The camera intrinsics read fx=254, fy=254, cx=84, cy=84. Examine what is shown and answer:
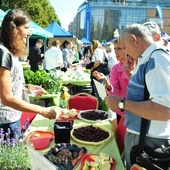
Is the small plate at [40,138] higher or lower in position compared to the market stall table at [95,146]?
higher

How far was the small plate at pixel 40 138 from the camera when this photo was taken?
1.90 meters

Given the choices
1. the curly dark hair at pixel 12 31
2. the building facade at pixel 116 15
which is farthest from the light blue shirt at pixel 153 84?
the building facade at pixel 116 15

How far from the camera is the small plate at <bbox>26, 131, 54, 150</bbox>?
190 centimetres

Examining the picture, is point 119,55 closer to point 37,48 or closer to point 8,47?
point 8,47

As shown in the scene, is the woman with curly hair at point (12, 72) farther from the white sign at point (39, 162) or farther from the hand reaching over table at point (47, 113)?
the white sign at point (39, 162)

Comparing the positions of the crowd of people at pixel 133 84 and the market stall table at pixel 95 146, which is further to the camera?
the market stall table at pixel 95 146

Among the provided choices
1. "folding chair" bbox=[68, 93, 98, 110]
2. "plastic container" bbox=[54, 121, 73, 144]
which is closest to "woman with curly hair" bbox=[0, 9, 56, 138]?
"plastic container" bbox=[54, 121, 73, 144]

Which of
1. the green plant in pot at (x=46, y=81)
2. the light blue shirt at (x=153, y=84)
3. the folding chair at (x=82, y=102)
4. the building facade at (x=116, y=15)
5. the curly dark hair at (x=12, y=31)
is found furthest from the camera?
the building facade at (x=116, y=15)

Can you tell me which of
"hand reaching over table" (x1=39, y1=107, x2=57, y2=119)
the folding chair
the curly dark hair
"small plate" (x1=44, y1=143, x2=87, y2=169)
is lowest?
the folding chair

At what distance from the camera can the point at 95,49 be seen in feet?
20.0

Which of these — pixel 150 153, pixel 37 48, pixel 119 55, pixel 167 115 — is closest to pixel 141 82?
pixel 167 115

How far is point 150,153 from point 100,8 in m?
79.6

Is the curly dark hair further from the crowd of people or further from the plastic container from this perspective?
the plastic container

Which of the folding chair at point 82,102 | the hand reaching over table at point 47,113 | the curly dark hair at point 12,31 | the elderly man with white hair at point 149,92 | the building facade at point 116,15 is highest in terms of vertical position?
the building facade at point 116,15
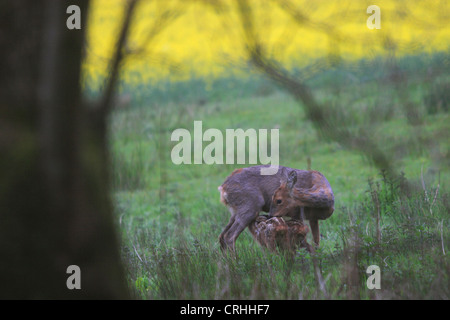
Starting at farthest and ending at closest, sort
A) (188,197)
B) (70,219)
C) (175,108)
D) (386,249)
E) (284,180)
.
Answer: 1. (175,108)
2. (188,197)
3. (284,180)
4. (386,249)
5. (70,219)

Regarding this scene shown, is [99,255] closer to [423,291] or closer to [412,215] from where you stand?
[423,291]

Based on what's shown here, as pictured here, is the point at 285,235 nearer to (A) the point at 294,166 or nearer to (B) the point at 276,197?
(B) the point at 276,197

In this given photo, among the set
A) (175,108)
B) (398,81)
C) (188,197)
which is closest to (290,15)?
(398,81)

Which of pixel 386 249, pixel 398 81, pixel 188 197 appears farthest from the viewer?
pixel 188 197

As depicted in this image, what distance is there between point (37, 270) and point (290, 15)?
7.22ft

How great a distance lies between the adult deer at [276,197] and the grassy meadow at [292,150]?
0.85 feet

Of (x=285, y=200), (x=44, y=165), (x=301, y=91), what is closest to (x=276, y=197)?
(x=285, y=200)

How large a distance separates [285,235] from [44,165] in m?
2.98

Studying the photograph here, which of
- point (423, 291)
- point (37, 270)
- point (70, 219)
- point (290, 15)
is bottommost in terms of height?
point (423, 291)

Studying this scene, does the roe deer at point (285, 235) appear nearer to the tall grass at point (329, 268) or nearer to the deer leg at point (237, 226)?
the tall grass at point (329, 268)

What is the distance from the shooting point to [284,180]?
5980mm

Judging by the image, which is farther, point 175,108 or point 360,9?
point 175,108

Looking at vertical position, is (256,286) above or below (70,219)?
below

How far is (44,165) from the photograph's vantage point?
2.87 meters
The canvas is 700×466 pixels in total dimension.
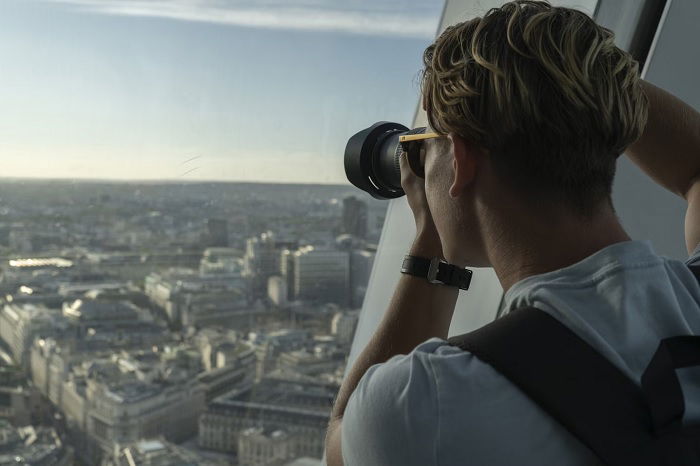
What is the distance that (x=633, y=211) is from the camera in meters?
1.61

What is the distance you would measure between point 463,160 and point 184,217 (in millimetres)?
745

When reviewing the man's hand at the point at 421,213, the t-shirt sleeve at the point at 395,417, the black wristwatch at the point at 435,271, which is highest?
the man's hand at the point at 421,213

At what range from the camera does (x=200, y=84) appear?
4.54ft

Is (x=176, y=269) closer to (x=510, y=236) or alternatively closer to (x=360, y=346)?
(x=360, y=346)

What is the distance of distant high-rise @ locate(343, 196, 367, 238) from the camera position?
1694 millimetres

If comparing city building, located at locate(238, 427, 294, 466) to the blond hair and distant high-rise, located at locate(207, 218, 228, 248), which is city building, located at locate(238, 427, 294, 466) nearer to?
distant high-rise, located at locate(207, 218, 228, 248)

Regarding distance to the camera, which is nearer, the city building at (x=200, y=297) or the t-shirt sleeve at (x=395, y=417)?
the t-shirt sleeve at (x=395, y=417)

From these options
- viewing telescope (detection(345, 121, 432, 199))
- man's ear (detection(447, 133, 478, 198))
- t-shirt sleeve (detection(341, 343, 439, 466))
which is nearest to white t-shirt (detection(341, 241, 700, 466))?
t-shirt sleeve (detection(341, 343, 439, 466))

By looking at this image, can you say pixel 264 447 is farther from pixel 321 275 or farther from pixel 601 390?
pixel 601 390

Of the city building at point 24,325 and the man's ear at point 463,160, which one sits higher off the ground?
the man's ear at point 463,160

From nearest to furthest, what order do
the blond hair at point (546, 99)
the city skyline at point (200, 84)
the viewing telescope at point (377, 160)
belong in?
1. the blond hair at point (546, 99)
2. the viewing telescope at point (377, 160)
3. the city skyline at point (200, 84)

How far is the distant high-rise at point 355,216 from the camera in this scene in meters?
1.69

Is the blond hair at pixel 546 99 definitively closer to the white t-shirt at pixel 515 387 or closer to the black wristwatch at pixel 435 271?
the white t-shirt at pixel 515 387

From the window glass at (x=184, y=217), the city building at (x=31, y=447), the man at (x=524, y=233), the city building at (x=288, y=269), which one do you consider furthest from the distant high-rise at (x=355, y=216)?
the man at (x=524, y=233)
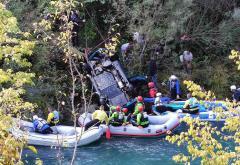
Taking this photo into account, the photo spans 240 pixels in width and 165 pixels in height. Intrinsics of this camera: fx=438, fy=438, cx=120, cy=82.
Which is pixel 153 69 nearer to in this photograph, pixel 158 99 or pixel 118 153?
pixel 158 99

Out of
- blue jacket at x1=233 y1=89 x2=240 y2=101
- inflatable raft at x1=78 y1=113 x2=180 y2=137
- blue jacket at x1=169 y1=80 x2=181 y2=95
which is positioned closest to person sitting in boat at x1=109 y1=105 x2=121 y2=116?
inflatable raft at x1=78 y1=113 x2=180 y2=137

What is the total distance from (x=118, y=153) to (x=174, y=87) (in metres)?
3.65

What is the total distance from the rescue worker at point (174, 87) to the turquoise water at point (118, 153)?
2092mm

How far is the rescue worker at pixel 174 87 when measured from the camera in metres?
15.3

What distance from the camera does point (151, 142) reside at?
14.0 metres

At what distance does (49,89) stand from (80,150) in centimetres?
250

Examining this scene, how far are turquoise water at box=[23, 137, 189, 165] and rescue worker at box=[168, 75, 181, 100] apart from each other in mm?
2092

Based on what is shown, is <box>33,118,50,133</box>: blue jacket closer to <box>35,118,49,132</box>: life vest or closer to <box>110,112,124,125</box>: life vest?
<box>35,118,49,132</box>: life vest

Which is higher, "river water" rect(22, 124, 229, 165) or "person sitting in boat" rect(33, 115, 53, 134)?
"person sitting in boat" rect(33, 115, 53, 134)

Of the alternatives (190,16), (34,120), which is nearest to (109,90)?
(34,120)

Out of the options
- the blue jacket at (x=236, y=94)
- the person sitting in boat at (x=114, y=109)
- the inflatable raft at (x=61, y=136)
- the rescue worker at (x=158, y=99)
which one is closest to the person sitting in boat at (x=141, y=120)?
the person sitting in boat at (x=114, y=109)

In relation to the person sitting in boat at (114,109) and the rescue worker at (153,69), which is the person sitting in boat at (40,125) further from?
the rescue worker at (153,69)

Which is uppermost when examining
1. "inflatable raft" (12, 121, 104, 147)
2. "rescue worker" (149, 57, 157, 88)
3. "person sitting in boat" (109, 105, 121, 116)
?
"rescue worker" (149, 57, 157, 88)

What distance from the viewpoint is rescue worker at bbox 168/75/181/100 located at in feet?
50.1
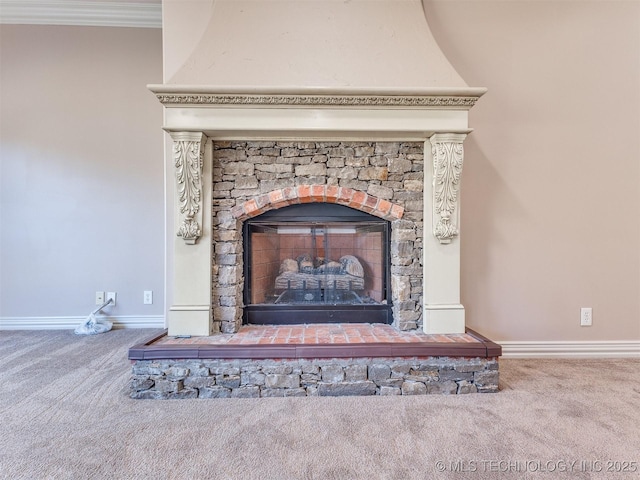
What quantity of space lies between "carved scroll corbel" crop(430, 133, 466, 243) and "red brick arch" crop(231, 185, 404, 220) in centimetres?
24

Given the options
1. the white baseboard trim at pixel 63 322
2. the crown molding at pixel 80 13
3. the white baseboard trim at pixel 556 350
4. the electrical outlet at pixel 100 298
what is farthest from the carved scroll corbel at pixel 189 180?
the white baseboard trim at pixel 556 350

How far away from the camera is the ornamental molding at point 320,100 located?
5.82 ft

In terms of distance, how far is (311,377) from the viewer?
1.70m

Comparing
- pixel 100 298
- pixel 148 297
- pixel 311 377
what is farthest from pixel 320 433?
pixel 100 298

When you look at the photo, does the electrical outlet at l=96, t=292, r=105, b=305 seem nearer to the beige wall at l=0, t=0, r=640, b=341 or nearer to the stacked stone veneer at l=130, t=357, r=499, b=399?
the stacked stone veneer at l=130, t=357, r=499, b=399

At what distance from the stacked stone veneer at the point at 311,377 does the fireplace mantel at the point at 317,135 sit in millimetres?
****
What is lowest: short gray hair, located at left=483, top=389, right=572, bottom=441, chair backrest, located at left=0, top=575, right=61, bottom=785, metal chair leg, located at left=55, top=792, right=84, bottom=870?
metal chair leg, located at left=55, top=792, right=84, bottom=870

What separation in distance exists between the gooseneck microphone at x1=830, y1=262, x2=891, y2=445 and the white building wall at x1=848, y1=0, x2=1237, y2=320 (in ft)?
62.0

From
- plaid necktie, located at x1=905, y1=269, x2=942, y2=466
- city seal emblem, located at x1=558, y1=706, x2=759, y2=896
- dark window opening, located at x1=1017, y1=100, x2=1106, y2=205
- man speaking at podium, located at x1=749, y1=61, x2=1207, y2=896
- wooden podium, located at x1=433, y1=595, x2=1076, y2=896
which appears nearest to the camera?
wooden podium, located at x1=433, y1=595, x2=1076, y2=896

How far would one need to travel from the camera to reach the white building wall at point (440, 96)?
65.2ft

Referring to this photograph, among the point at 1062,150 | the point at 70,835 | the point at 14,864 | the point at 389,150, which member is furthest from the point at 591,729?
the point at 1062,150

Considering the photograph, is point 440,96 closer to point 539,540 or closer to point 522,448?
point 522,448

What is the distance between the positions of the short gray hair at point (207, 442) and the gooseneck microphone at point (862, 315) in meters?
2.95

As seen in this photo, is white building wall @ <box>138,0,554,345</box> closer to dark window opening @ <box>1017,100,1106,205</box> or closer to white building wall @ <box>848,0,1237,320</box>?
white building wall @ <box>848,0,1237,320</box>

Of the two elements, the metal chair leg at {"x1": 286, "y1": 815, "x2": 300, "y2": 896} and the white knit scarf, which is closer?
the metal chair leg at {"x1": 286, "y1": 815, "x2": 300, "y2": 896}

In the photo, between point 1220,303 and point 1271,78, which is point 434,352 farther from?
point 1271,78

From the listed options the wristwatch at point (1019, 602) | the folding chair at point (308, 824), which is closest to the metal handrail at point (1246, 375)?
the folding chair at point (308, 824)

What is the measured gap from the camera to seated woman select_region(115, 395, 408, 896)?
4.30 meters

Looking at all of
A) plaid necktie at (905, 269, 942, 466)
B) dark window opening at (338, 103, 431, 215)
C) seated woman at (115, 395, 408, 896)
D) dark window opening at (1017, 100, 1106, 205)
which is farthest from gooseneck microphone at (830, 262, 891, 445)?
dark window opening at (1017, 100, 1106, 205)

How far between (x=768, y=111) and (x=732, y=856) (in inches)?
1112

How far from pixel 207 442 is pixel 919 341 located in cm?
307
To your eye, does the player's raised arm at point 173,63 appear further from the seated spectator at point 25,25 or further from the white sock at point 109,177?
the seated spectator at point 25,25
****
Return the rows from the line with "What distance from the viewpoint" up to and including the line with "At what distance from the stacked", reproducing each line verbatim but leaving out the picture.

▶ CORRECT RESPONSE
What distance from the viewpoint is rescue worker at bbox 168/75/181/100 located at in feet?
50.1
What quantity of space lies between "carved scroll corbel" crop(430, 133, 466, 243) and "red brick arch" crop(231, 185, 404, 220) in centimetres?
24

Given the options
1. the white baseboard trim at pixel 63 322
2. the crown molding at pixel 80 13
3. the white baseboard trim at pixel 556 350
4. the electrical outlet at pixel 100 298
what is farthest from the carved scroll corbel at pixel 189 180?
the white baseboard trim at pixel 556 350

How far away from the camera is the ornamental molding at point 320,100 located?
5.82 ft

In terms of distance, how far is (311,377) from the viewer?
1.70m

Comparing
- pixel 100 298
- pixel 148 297
- pixel 311 377
what is farthest from pixel 320 433?
pixel 100 298

When you look at the photo, does the electrical outlet at l=96, t=292, r=105, b=305 seem nearer to the beige wall at l=0, t=0, r=640, b=341 or nearer to the stacked stone veneer at l=130, t=357, r=499, b=399?
the stacked stone veneer at l=130, t=357, r=499, b=399

At what distance from the stacked stone veneer at the point at 311,377 does the fireplace mantel at the point at 317,135 sit in millimetres?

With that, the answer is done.